* **TEXT PASSAGE**
Tuesday, May 5, 2020

SCRIPT - The Geopolitics of the Mughal Empire (28/03/2017)


 


The Geopolitics of the Mughal Empire

Nowadays the Mughals might be better-known for the Taj Mahal , but from 1526 to the 1700s they were also masters of the Indian subcontinent,  ruling over most of what is now Afghanistan, Pakistan, India and Bangladesh, or almost 20% of the global population.

In this video, derived from Jos Gommans’ book Mughal Warfare , we’ll examine the geographic conditions – both physical and human – that influenced the Mughal conquest of India. While India’s situation has obviously changed a lot since the 16th Century, the video still contains a few ideas on how we can analyze the relationship between a land’s geography and its politics – or in other words, geopolitics .


1. Assumptions

Every geopolitical theory rests on assumptions that generalize how a society interacts with the world.  For us, we start with the idea that the Mughals directly controlled only what their armies could reach:  if this wasn’t possible or sustainable, enemy action succeeded by default and therefore – no control. And like all armies, the Mughal military needed men to serve in it and money to pay for it .

The Mughals did have one thing that their enemies often didn’t, however, and that was a strong cavalry archer tradition.  True to their Mongolian heritage, the Mughals fought by forming swarms of cavalry archers and firing arrows at anybody who stood in their way.  Against the infantry of their enemies this tactic was absolutely devastating, and where it could be deployed the Mughals generally won their fights. Now in places where they couldn’t do that, the Mughals often found themselves either withdrawing, or bogged down in a long war of attrition or siege .

* **DATASET CONTENT**

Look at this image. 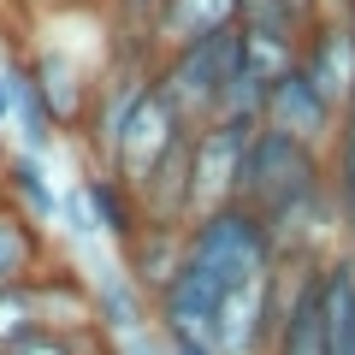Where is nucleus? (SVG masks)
<instances>
[{"instance_id": "nucleus-1", "label": "nucleus", "mask_w": 355, "mask_h": 355, "mask_svg": "<svg viewBox=\"0 0 355 355\" xmlns=\"http://www.w3.org/2000/svg\"><path fill=\"white\" fill-rule=\"evenodd\" d=\"M237 71H243V60H237V24H231V30H214V36H196L184 48L160 53L154 60V95L190 130H202V125H214L219 95L231 89Z\"/></svg>"}, {"instance_id": "nucleus-2", "label": "nucleus", "mask_w": 355, "mask_h": 355, "mask_svg": "<svg viewBox=\"0 0 355 355\" xmlns=\"http://www.w3.org/2000/svg\"><path fill=\"white\" fill-rule=\"evenodd\" d=\"M184 137H190V125H184V119H178L172 107H166L160 95L148 89V95H142V101L119 119V130L107 137V148H101L107 166H101V172L125 178V184H142V178H148Z\"/></svg>"}, {"instance_id": "nucleus-3", "label": "nucleus", "mask_w": 355, "mask_h": 355, "mask_svg": "<svg viewBox=\"0 0 355 355\" xmlns=\"http://www.w3.org/2000/svg\"><path fill=\"white\" fill-rule=\"evenodd\" d=\"M249 137L254 130H243V125L190 130V219H207V214H219V207H237Z\"/></svg>"}, {"instance_id": "nucleus-4", "label": "nucleus", "mask_w": 355, "mask_h": 355, "mask_svg": "<svg viewBox=\"0 0 355 355\" xmlns=\"http://www.w3.org/2000/svg\"><path fill=\"white\" fill-rule=\"evenodd\" d=\"M266 355H331L320 326V261H279V326Z\"/></svg>"}, {"instance_id": "nucleus-5", "label": "nucleus", "mask_w": 355, "mask_h": 355, "mask_svg": "<svg viewBox=\"0 0 355 355\" xmlns=\"http://www.w3.org/2000/svg\"><path fill=\"white\" fill-rule=\"evenodd\" d=\"M338 125H343V113L308 83L302 71H296V65L266 89V101H261V130L296 137V142H308V148H326V142L338 137Z\"/></svg>"}, {"instance_id": "nucleus-6", "label": "nucleus", "mask_w": 355, "mask_h": 355, "mask_svg": "<svg viewBox=\"0 0 355 355\" xmlns=\"http://www.w3.org/2000/svg\"><path fill=\"white\" fill-rule=\"evenodd\" d=\"M296 71L326 95L338 113H349L355 101V24L349 18H326L302 36V53H296Z\"/></svg>"}, {"instance_id": "nucleus-7", "label": "nucleus", "mask_w": 355, "mask_h": 355, "mask_svg": "<svg viewBox=\"0 0 355 355\" xmlns=\"http://www.w3.org/2000/svg\"><path fill=\"white\" fill-rule=\"evenodd\" d=\"M30 314H36L42 331H65V338H95V331H101L89 279H77V272H65V266L30 272Z\"/></svg>"}, {"instance_id": "nucleus-8", "label": "nucleus", "mask_w": 355, "mask_h": 355, "mask_svg": "<svg viewBox=\"0 0 355 355\" xmlns=\"http://www.w3.org/2000/svg\"><path fill=\"white\" fill-rule=\"evenodd\" d=\"M178 249H184V225H148V219H142V225L119 243V266H125V279L154 302V296L172 284V272H178Z\"/></svg>"}, {"instance_id": "nucleus-9", "label": "nucleus", "mask_w": 355, "mask_h": 355, "mask_svg": "<svg viewBox=\"0 0 355 355\" xmlns=\"http://www.w3.org/2000/svg\"><path fill=\"white\" fill-rule=\"evenodd\" d=\"M243 18V0H160L148 24V48L172 53L196 36H214V30H231Z\"/></svg>"}, {"instance_id": "nucleus-10", "label": "nucleus", "mask_w": 355, "mask_h": 355, "mask_svg": "<svg viewBox=\"0 0 355 355\" xmlns=\"http://www.w3.org/2000/svg\"><path fill=\"white\" fill-rule=\"evenodd\" d=\"M24 71H30V83L42 89V101H48V113H53V125H77V119L89 113V95H95V83H89L83 71H77V60H65L60 48H36L24 60Z\"/></svg>"}, {"instance_id": "nucleus-11", "label": "nucleus", "mask_w": 355, "mask_h": 355, "mask_svg": "<svg viewBox=\"0 0 355 355\" xmlns=\"http://www.w3.org/2000/svg\"><path fill=\"white\" fill-rule=\"evenodd\" d=\"M0 202L18 207V214L30 219V225H60V190L48 184V172H42V154H12V160L0 166Z\"/></svg>"}, {"instance_id": "nucleus-12", "label": "nucleus", "mask_w": 355, "mask_h": 355, "mask_svg": "<svg viewBox=\"0 0 355 355\" xmlns=\"http://www.w3.org/2000/svg\"><path fill=\"white\" fill-rule=\"evenodd\" d=\"M6 130H12V142H18V154H42L53 142V113H48V101H42V89L30 83V71H24V60H12L6 65Z\"/></svg>"}, {"instance_id": "nucleus-13", "label": "nucleus", "mask_w": 355, "mask_h": 355, "mask_svg": "<svg viewBox=\"0 0 355 355\" xmlns=\"http://www.w3.org/2000/svg\"><path fill=\"white\" fill-rule=\"evenodd\" d=\"M320 326L331 355H355V254L320 266Z\"/></svg>"}, {"instance_id": "nucleus-14", "label": "nucleus", "mask_w": 355, "mask_h": 355, "mask_svg": "<svg viewBox=\"0 0 355 355\" xmlns=\"http://www.w3.org/2000/svg\"><path fill=\"white\" fill-rule=\"evenodd\" d=\"M42 225H30L18 207L0 202V291L6 284H24L30 272H42Z\"/></svg>"}, {"instance_id": "nucleus-15", "label": "nucleus", "mask_w": 355, "mask_h": 355, "mask_svg": "<svg viewBox=\"0 0 355 355\" xmlns=\"http://www.w3.org/2000/svg\"><path fill=\"white\" fill-rule=\"evenodd\" d=\"M0 355H107V331H95V338H65V331L30 326L24 338H12Z\"/></svg>"}, {"instance_id": "nucleus-16", "label": "nucleus", "mask_w": 355, "mask_h": 355, "mask_svg": "<svg viewBox=\"0 0 355 355\" xmlns=\"http://www.w3.org/2000/svg\"><path fill=\"white\" fill-rule=\"evenodd\" d=\"M30 326H36V314H30V279L6 284V291H0V349H6L12 338H24Z\"/></svg>"}, {"instance_id": "nucleus-17", "label": "nucleus", "mask_w": 355, "mask_h": 355, "mask_svg": "<svg viewBox=\"0 0 355 355\" xmlns=\"http://www.w3.org/2000/svg\"><path fill=\"white\" fill-rule=\"evenodd\" d=\"M272 6H279V12L291 18V24L302 30V36H308L314 24H320V0H272Z\"/></svg>"}, {"instance_id": "nucleus-18", "label": "nucleus", "mask_w": 355, "mask_h": 355, "mask_svg": "<svg viewBox=\"0 0 355 355\" xmlns=\"http://www.w3.org/2000/svg\"><path fill=\"white\" fill-rule=\"evenodd\" d=\"M349 225H355V202H349Z\"/></svg>"}]
</instances>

* **EXERCISES**
1. Please rewrite the Mughal Empire script from "Tuesday, May 5, 2020" up to and including "the global population.", changing "Taj Mahal" to "Red Fort".
2. Answer these questions from the Mughal Empire script:
(a) From what year were the Mughals masters of the Indian subcontinent?
(b) Whose book is the video derived from?
(c) What military tradition did the Mughals have that their enemies often lacked?
3. Continue the script on the geopolitics of the Mughal Empire from its last sentence.
The material above isn't needed here.

* **ANSWERS TO THE EXERCISES**
1.
Tuesday, May 5, 2020

SCRIPT - The Geopolitics of the Mughal Empire (28/03/2017)


 


The Geopolitics of the Mughal Empire

Nowadays the Mughals might be better-known for the Red Fort , but from 1526 to the 1700s they were also masters of the Indian subcontinent,  ruling over most of what is now Afghanistan, Pakistan, India and Bangladesh, or almost 20% of the global population.

2.
(a) 1526
(b) Jos Gommans' book Mughal Warfare
(c) A strong cavalry archer tradition

3.
Given this, we would expect the Mughals to operate best in regions where there were plenty of men and plenty of money, or at least where these things could be adequately supplied . We would also expect them to prefer terrain that allowed for the use of cavalry. Regions where these two conditions held were therefore ones which would most likely be conquered and held by the Mughal Empire.

With these assumptions in place, we can begin to analyze the geography of medieval India, and we start by looking at its outer limits.

2. Outer Limits

Natural barriers surround the Indian subcontinent, consisting of harsh terrain that cannot support military or even human activity of much scale. In a clockwise direction, we have the deserts of Baluchistan, the mountains of the Hindu Kush, the Himalayas, and the jungles of Burma. Together, they limit how far an India-based empire could extend on land.

That said, there is one major exception here. At Kabul, Central Asia connects with India through the nearby Khyber Pass, whose relatively gentle gradient, low altitude and watered valleys still makes it a key link today . Anybody heading through the Khyber would have had to go past Kabul, making the city both a strategic position for the subcontinent’s defense as well as a major trading center for the two lands.  Unsurprisingly, this made the city a gateway to and from the subcontinent, especially for the Mughals who began their conquest here.

3. The Arid Zone


Now that we have surveyed India’s outer limits, we can now turn our attentions to what is inside.

The Indian subcontinent has a diverse geography: mountain ranges include the Satpuras, the Western Ghats and the Eastern Ghats, which frame southern and central India in an inverted triangle with the Deccan Plateau in between. Northern India is home to two great rivers in the Indus and the Ganges, with smaller rivers such as the Narmada, the Tapti, the Godavari and the Krishna flowing east-west from the Deccan to the coast.

The Indian climate is structured around the monsoons, with winter and summer rains separated by dry periods in between.  But if we look at a map of annual precipitation, we can see a general east-west division along the thousand-millimeter line, with the western interior getting less rainfall than the east. This drier part of India is known as the ‘Arid Zone’, and it is important to Mughal geopolitics for two reasons:

Firstly, more rain means more trees, and cavalry famously handles poorly in forest.  Horses also fare badly in high humidity, as do other tools of war such as bows and gunpowder. So while the Mughals still looked to the forests of eastern India  for useful animals such as the elephant, their armies preferred to stick to the drier terrain of the Arid Zone .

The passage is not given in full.